WHAT TO WORK ON: Print the material below verbatim, keeping every line unchanged and in its original order.

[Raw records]
** start **
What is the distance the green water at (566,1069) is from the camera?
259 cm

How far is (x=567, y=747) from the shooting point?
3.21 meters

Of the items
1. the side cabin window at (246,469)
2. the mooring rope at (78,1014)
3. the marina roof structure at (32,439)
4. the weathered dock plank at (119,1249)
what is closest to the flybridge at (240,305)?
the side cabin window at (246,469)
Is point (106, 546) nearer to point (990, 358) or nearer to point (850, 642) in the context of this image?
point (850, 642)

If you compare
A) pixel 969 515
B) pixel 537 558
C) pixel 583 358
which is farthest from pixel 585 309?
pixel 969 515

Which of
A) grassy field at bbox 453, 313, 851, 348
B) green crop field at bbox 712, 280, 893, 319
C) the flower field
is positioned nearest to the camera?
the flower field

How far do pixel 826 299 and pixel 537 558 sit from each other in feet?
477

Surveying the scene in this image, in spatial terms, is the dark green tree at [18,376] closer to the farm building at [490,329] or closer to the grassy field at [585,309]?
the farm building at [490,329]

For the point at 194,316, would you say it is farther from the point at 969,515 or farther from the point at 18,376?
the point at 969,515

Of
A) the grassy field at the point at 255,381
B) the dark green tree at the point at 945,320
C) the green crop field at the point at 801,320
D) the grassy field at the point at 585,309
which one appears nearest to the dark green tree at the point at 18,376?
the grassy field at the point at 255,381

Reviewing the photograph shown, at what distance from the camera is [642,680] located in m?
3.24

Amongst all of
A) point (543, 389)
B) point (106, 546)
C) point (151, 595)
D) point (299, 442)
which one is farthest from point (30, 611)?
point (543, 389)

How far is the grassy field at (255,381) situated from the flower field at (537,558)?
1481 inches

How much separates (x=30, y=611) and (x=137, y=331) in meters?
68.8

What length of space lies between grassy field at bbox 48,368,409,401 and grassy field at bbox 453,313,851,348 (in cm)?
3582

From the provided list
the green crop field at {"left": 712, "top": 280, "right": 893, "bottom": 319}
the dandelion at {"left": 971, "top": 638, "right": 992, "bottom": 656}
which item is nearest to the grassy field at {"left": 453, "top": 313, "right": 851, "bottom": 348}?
** end **
ANSWER:
What is the distance the green water at (566,1069) is from the camera?
259 cm

How far is (x=567, y=747) from the shooting point?
3.21 meters

Of the items
1. the side cabin window at (246,469)
2. the mooring rope at (78,1014)
3. the marina roof structure at (32,439)
4. the weathered dock plank at (119,1249)
what is closest to the flybridge at (240,305)?
the side cabin window at (246,469)
Is point (106, 546) nearer to point (990, 358) or nearer to point (850, 642) in the context of this image?
point (850, 642)

If you compare
A) pixel 969 515
B) pixel 537 558
C) pixel 583 358
which is farthest from pixel 585 309?
pixel 969 515

Which of
A) grassy field at bbox 453, 313, 851, 348
B) green crop field at bbox 712, 280, 893, 319
C) the flower field
is positioned nearest to the camera?
the flower field

How far do pixel 826 299 and pixel 537 558 sit from each other in feet?
477

Surveying the scene in this image, in spatial terms, is the dark green tree at [18,376] closer to the farm building at [490,329] or closer to the grassy field at [585,309]?
the farm building at [490,329]

For the point at 194,316, would you say it is farther from the point at 969,515 or farther from the point at 18,376?
the point at 969,515

Of
A) the grassy field at the point at 255,381
B) the dark green tree at the point at 945,320
C) the green crop field at the point at 801,320
D) the grassy field at the point at 585,309
which one appears nearest to the dark green tree at the point at 18,376?
the grassy field at the point at 255,381

Reviewing the photograph shown, at what distance from the camera is [642,680] located in m?
3.24

Amongst all of
A) point (543, 389)
B) point (106, 546)
C) point (151, 595)
D) point (299, 442)
which one is farthest from point (30, 611)?
point (543, 389)

How far is the grassy field at (255,381) situated from the flower field at (537,558)?
1481 inches

How much separates (x=30, y=611) and (x=137, y=331) in meters?
68.8

What length of space lies between grassy field at bbox 48,368,409,401 and grassy field at bbox 453,313,851,348 (in cm)?
3582

From the provided list
the green crop field at {"left": 712, "top": 280, "right": 893, "bottom": 319}
the dandelion at {"left": 971, "top": 638, "right": 992, "bottom": 656}
which item is nearest to the grassy field at {"left": 453, "top": 313, "right": 851, "bottom": 348}?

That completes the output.